Brano citato
^^^^^^^^^^^^^^^^

C’è un dato di fatto ed è incontrovertibile: le istituzioni democratiche dei nostri Paesi europei vanno adeguate all’esigenze del presente, diversamente cadranno in disuso come abiti logori per poi venire spazzate via dall’autoritarismo cieco e indiscriminato già consolidatosi negli imperi finanziari delle potenze che si contendono i destini politici del globo. Quale prospettiva per il sindacato? E per i partiti tradizionali? Quale futuro per la democrazia rappresentativa? La pluralità di attori sulla scena politica, nella sfera mediatica e la presenza di innumerevoli istituzioni di natura sovranazionale che comprimono il potere, un tempo prerogativa esclusiva, degli Stati, complica un quadro già di per sé abbastanza complesso.

 

La Gazzetta Ufficiale non è più fonte di cognizione sufficiente ed oltremodo esaustiva per monitorare le vicende politiche istituzionali. Per avere un’idea più completa e consequenziale dell’avvicendarsi degli scenari politici non si può prescindere dall’esaminare scrupolosamente e con minuzia le decisioni del Fondo Monetario Internazionale, i rapporti periodici dell’Ocse, del Wto e della Bce; seguire il dibattito politico europeo, non limitandosi quindi a quello nazionale; focalizzare approfonditamente la propria attenzione sulle diatribe concernenti la politica estera.

^^^^^^^^^^^^^^^^

Dati raccolti
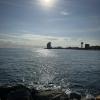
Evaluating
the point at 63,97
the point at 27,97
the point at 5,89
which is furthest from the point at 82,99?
the point at 5,89

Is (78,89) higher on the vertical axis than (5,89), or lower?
lower

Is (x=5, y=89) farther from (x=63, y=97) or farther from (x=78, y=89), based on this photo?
(x=78, y=89)

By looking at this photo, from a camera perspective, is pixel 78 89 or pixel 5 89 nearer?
pixel 5 89

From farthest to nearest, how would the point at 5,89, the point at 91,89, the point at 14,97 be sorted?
the point at 91,89 → the point at 5,89 → the point at 14,97

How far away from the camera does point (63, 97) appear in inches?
818

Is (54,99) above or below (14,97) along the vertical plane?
below

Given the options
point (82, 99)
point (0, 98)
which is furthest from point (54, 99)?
point (0, 98)

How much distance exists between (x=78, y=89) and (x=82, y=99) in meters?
7.98

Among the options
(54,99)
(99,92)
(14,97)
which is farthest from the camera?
(99,92)

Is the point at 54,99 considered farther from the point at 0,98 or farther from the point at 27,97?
the point at 0,98

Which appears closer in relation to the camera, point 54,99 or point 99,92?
point 54,99

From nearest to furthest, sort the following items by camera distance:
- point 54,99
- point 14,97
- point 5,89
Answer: point 14,97 < point 54,99 < point 5,89

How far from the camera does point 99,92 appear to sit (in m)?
28.6

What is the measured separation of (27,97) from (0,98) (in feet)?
16.0
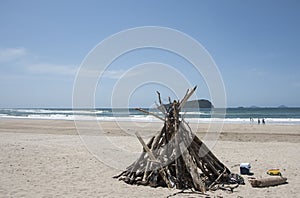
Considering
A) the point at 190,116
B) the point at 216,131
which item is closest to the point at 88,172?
the point at 216,131

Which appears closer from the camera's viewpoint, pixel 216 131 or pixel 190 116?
pixel 216 131

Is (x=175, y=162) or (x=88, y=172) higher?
(x=175, y=162)

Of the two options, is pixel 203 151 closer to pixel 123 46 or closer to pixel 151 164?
pixel 151 164

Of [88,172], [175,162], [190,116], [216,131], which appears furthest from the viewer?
[190,116]

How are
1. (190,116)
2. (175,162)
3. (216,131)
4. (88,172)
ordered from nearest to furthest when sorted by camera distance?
(175,162), (88,172), (216,131), (190,116)

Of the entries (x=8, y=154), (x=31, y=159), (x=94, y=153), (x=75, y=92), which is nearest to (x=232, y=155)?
(x=94, y=153)

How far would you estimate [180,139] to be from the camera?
8.51 m

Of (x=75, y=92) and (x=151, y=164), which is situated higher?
(x=75, y=92)

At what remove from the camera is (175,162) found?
821 cm

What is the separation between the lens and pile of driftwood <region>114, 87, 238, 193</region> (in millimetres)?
8031

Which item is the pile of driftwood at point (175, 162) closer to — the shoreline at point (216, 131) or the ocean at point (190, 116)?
the shoreline at point (216, 131)

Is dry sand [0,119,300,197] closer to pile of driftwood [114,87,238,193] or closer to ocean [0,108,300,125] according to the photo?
pile of driftwood [114,87,238,193]

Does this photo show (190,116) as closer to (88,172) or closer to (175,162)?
(88,172)

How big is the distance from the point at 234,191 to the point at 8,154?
893 cm
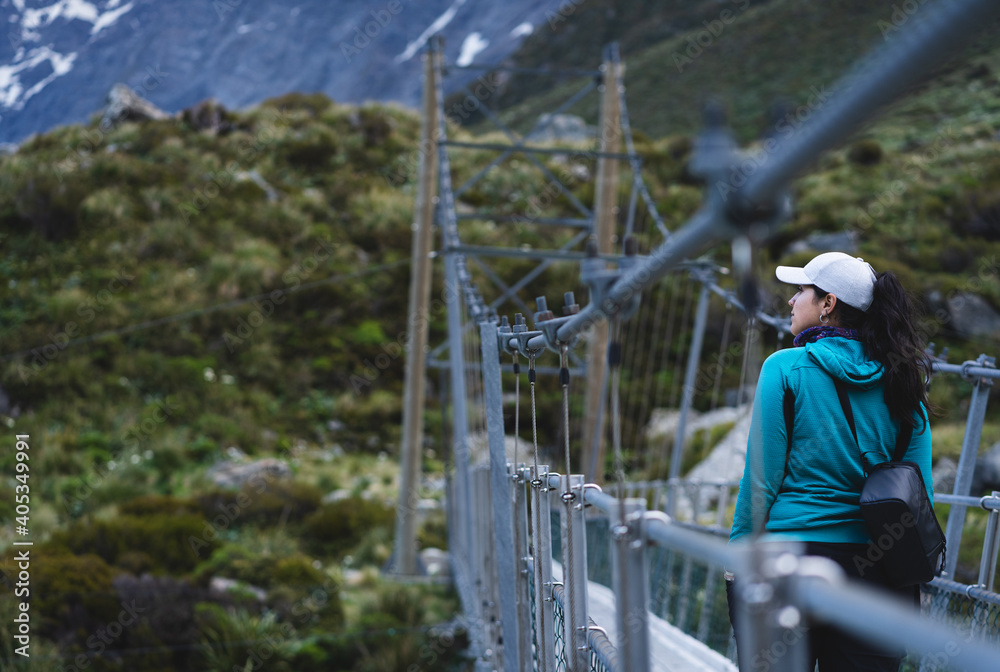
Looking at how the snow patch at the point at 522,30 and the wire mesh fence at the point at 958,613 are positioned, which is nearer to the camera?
the wire mesh fence at the point at 958,613

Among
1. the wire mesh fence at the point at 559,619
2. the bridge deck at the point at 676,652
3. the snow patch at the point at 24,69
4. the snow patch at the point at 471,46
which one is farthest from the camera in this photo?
the snow patch at the point at 471,46

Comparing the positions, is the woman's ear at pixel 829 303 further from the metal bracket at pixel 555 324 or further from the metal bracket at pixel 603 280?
the metal bracket at pixel 603 280

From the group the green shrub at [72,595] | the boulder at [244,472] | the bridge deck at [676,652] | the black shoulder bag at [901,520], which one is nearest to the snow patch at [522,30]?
the boulder at [244,472]

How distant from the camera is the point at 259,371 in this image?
1189 cm

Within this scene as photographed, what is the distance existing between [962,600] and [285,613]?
16.9 ft

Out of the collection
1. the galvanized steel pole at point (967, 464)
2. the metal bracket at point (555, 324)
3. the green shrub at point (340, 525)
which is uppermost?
the metal bracket at point (555, 324)

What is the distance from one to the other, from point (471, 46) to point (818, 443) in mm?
53478

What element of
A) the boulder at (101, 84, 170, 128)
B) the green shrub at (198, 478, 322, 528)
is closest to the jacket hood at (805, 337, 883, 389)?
the green shrub at (198, 478, 322, 528)

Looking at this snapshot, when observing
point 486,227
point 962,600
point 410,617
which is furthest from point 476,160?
point 962,600

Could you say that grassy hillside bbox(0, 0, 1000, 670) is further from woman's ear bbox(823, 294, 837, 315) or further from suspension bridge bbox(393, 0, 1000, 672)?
woman's ear bbox(823, 294, 837, 315)

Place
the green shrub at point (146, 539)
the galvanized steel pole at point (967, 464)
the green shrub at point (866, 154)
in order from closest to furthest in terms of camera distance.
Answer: the galvanized steel pole at point (967, 464) < the green shrub at point (146, 539) < the green shrub at point (866, 154)

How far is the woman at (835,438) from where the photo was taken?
138cm

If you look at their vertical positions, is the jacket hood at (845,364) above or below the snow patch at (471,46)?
below

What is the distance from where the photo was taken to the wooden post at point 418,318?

^^^^^^^^^^^^^^^^

Consegna A
Rispondi a queste domande sul brano sulle istituzioni democratiche:
(i) Che cosa accadrà alle istituzioni democratiche europee se non verranno adeguate alle esigenze del presente?
(ii) Quale fonte non basta più per monitorare le vicende politiche istituzionali?
(iii) Di quali organismi vanno esaminati i rapporti periodici?
Consegna B
Scrivi il seguito del brano sulle istituzioni democratiche, partendo dopo la sua ultima frase.
I dati non hanno alcun ruolo in questo lavoro.

Risultato A
(i) Cadranno in disuso come abiti logori e poi verranno spazzate via dall'autoritarismo cieco e indiscriminato.
(ii) La Gazzetta Ufficiale.
(iii) Dell'Ocse, del Wto e della Bce.

Risultato B
 

Si stampano notorie riviste all’uomo dedicate, come Limes. Le nuove generazioni vanno rimesse al centro dell’attenzione. Non si può prescindere dall’educarle e incanalarle nella direzione giusta: quella dell’impegno sociale, politico, ambientale, civico, culturale e lavorativo. Gli strumenti di partecipazione democratica prediletti dalle Costituzioni moderne risultano essere oggi ormai obsoleti ed anacronisti. Il conservatorismo radicatosi, dettato dalla scontata consapevolezza che le cose possano cambiare soltanto in peggio e che dietro ogni proposta di cambiamento si celino, invero, fraudolenti raggiri, preclude il nostro campo d’azione e ci impedisce ogni possibile revisione costituzionale. L’apparato rischia di incancrenirsi e finire drammaticamente condannato alla perpetua paralisi. La deriva plebiscitaria può rappresentare una percorribile via d’uscita da questa putrida palude? La democrazia diretta o partecipativa, in che termini, può davvero ricongiungere i cittadini alle istituzioni? Ci tocca fare i conti con la realtà.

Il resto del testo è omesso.